Tuesday, July 8, 2008

Special Needs Children Should Get Better Options

Looks like Virgina is in the same boat as Missouri. We need and want legislation passed that would give children with special needs the opportunity to chose their schools...private or public. The 2008 legislative session, a bill was debated that would do just that. Unfortunately, it did not pass. The blame for this should be on the teacher unions and their fear of school choice. When someone thinks of teacher unions, they may think, well they are teachers, they must be looking for the best solution for the children...Wrong! They are out to serve themselves and the heads of these unions are making huge salaries while the children are still suffering. The unions are strong and powerful, have millions of dollars in lobbying efforts, and make people think they know what is best. Teachers are not bad...in fact, I love and appreciate them, however, the unions make it difficult for them by negatively influencing their opinions...like a little brainwashing powerful machine. Its quite unfortunate.
This article, taken from The Daily Press, discusses the benefits to a choice program for special needs children:

Grants boost special ed

July 2, 2008

Thomas Jefferson, a strong proponent of public education in Virginia, believed that every child should "be in reach of a central school." More than 200 years later, Jefferson's vision has been realized, but the nearest public school is not always the best for every child. This is especially true for children with physical or mental disabilities. Virginia parents tell sad stories of inadequate services at public schools, where students can fail despite having their own individualized educational programs. Dissatisfied parents' current only recourse, besides paying for private tuition on top of their property and other taxes, is a due-process hearing or lawsuit, which is time-consuming, stressful and costly for all involved.

Several states have begun to address these challenges by offering scholarships to special-education students. One of the most successful of these programs is Florida's McKay Scholarship Program for Students with Disabilities. Recipients receive scholarships to attend the public or private schools of their choice; scholarship amounts are equivalent to what the taxpayers would have spent on their education in their local public schools. During the 2006-07 school year, it provided scholarships to 18,273 special-needs students becoming the largest educational-choice program in the United States.
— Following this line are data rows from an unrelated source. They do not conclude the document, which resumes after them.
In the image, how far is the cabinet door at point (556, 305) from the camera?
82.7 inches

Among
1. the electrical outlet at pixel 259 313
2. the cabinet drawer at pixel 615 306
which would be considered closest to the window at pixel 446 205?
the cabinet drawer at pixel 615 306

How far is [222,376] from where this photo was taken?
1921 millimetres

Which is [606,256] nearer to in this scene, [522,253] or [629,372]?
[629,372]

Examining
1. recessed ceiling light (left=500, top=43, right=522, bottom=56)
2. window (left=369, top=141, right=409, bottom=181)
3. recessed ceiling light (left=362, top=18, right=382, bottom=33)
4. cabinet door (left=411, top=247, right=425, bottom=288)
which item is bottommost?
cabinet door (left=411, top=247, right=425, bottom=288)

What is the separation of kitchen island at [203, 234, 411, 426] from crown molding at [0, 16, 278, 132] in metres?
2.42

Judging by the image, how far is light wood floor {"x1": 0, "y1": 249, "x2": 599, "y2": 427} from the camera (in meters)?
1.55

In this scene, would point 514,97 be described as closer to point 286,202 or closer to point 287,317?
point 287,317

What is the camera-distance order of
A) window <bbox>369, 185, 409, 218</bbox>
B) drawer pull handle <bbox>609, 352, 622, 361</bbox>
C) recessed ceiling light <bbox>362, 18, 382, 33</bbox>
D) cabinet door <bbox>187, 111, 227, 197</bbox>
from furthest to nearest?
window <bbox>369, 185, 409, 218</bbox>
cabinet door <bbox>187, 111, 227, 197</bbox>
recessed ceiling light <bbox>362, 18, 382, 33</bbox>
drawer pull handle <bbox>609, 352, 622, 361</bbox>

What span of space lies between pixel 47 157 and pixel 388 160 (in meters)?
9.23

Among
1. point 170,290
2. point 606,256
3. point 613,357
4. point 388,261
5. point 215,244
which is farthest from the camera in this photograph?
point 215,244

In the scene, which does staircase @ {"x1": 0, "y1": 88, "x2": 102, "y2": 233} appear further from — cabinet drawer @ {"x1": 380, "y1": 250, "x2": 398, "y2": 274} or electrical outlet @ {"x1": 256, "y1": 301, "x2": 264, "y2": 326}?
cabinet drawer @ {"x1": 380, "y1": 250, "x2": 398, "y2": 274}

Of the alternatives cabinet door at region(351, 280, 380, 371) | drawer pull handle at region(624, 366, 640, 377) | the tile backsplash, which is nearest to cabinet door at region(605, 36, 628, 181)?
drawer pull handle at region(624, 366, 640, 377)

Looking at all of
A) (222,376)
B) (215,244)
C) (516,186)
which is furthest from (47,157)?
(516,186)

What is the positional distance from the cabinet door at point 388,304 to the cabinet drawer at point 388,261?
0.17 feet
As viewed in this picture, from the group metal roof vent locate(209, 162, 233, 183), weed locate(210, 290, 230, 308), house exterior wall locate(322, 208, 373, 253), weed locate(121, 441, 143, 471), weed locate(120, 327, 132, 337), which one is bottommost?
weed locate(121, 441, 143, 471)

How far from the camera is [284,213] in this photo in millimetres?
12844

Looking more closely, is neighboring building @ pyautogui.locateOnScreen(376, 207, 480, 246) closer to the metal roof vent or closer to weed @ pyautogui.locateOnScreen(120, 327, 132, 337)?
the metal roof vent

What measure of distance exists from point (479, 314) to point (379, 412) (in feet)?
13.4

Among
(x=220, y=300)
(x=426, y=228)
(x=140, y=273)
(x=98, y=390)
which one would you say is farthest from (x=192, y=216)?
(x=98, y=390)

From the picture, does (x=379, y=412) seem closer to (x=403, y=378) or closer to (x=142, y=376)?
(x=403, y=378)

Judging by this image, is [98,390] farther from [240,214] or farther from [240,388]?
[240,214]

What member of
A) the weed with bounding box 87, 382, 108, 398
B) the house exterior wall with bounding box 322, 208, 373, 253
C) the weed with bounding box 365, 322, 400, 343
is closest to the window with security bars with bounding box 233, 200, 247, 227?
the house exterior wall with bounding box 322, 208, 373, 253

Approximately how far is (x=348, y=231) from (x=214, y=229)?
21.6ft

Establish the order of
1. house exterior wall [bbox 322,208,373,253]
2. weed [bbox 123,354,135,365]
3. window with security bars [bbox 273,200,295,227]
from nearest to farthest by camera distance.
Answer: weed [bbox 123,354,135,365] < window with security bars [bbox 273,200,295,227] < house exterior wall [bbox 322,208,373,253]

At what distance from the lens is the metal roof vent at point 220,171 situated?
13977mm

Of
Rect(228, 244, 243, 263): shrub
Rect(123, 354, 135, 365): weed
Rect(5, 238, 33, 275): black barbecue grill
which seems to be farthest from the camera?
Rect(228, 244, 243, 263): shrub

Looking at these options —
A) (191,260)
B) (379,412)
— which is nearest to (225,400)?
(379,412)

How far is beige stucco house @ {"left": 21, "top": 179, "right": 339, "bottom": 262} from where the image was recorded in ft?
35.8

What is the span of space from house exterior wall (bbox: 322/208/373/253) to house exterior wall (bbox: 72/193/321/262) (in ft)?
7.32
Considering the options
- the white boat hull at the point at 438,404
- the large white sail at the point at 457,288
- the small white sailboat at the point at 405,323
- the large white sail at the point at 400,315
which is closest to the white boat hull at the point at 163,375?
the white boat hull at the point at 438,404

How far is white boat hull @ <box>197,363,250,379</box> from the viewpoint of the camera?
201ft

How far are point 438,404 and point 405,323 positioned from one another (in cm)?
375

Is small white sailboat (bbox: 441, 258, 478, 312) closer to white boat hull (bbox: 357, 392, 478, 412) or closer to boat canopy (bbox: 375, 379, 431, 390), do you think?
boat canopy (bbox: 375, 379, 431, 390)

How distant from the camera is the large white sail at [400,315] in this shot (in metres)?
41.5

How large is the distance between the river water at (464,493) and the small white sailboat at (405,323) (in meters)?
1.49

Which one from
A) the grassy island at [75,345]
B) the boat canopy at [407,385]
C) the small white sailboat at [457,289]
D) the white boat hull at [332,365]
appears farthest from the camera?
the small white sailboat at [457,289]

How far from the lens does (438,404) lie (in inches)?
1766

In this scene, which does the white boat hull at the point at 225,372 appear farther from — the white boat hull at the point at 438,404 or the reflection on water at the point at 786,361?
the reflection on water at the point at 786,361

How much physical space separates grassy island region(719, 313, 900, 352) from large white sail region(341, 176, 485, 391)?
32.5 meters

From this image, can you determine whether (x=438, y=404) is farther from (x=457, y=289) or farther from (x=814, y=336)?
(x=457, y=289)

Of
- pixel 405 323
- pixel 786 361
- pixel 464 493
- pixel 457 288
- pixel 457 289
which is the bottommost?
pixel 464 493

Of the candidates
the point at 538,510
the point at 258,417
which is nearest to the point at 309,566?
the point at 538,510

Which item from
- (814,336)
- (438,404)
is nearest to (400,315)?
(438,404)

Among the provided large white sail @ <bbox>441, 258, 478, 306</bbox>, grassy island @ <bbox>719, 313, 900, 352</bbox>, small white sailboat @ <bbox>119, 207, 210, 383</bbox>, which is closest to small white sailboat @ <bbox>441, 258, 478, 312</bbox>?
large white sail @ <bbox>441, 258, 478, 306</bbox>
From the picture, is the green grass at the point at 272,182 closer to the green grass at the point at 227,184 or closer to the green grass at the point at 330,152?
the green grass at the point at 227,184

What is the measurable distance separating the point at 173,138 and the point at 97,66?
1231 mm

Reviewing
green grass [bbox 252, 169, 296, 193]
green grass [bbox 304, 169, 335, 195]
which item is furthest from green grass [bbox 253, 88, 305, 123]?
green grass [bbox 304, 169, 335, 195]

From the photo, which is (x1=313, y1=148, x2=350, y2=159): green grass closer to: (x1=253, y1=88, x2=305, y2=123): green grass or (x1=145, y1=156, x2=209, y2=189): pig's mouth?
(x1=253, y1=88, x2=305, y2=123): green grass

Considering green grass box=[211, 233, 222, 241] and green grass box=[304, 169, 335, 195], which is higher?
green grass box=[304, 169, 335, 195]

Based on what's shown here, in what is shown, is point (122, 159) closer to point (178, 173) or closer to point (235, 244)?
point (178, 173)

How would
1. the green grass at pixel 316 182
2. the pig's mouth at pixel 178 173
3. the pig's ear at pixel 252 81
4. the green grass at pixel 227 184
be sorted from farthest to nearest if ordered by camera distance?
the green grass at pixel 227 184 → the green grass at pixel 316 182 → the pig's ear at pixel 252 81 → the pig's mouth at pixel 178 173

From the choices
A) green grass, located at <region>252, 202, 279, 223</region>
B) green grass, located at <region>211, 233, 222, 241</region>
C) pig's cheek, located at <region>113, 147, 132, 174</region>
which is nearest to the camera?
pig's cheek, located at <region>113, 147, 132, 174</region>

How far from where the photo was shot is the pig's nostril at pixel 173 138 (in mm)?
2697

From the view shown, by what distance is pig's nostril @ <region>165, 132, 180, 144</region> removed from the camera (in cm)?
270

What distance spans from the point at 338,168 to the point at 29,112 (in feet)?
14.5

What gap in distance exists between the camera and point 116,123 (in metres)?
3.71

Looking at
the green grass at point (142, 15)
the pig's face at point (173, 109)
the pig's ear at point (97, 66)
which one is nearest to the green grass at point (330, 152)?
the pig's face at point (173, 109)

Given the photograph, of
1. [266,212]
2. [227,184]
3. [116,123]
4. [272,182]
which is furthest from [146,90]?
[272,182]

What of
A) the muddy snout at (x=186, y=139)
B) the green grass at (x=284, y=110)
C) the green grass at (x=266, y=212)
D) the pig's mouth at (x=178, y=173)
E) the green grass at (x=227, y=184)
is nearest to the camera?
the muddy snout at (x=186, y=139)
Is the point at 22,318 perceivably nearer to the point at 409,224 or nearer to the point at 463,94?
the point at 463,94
For three consecutive years, state Sen. Walter Stosch has sponsored legislation to create a similar program in Virginia, which would provide a grant of up to $10,000 annually for any special-education student to use at a nonsectarian Virginia school of his family's choice.

A program like Stosch's could give Virginia's disabled students and their families more choice to seek out the best education for their individual situations, for example by selecting a school with a small staff that specializes in certain disabilities, such as autism or emotional disturbance. At the same time, such a scholarship program could actually help school districts save tax dollars. According to a study by Susan Aud, if Virginia provides tuition assistance grants of $5,000 apiece to parents of students with special needs, "the average school division would gain a net fiscal benefit of $5,214 from revenue sources that do not vary with enrollment (leaving these funds in school divisions even after students depart), and an additional net fiscal benefit of $6,729 because their reduction in special-ed costs would greatly exceed their reduction in per-student funding." That adds up to $11,943 in financial gain to the school district for each student in the first year of participation.

Special-education spending varies widely across Virginia school districts. Applying Aud's statewide average of $11,943, and assuming a 4 percent participation rate (based on Florida's experience with McKay scholarships), we can paint an impression of how much tuition assistance grants, TAGs, might save individual districts.

Richmond, Norfolk and Newport News each had approximately 5,000 special education students in 2005. If 200 of these students, or 4 percent, left their districts, the district would gain more than $2 million in the year the students departed, based on Aud's figure of $11,943 each. A district the size of Roanoke County, with more than 2,000 disabled students, could gain more than $1 million. A smaller district like Fredericksburg, with around 400 special-ed students, could gain nearly $200,000.

As with any needed service, freedom of choice is vital to quality education. This is especially true for students whose needs require customized instruction. Unlike public schools, which have limited funding to provide special services, private schools have incentives to satisfy families.

Allowing Virginia families to enjoy the same opportunities as their Florida counterparts to use at least part of the funds that would be spent on their children in public schools on education in the setting of their choice would better meet the needs of these students, save taxpayers' money and further the spirit of Jefferson's vision.

Carbone is an adjunct scholar at The Lexington Institute in Fairfax.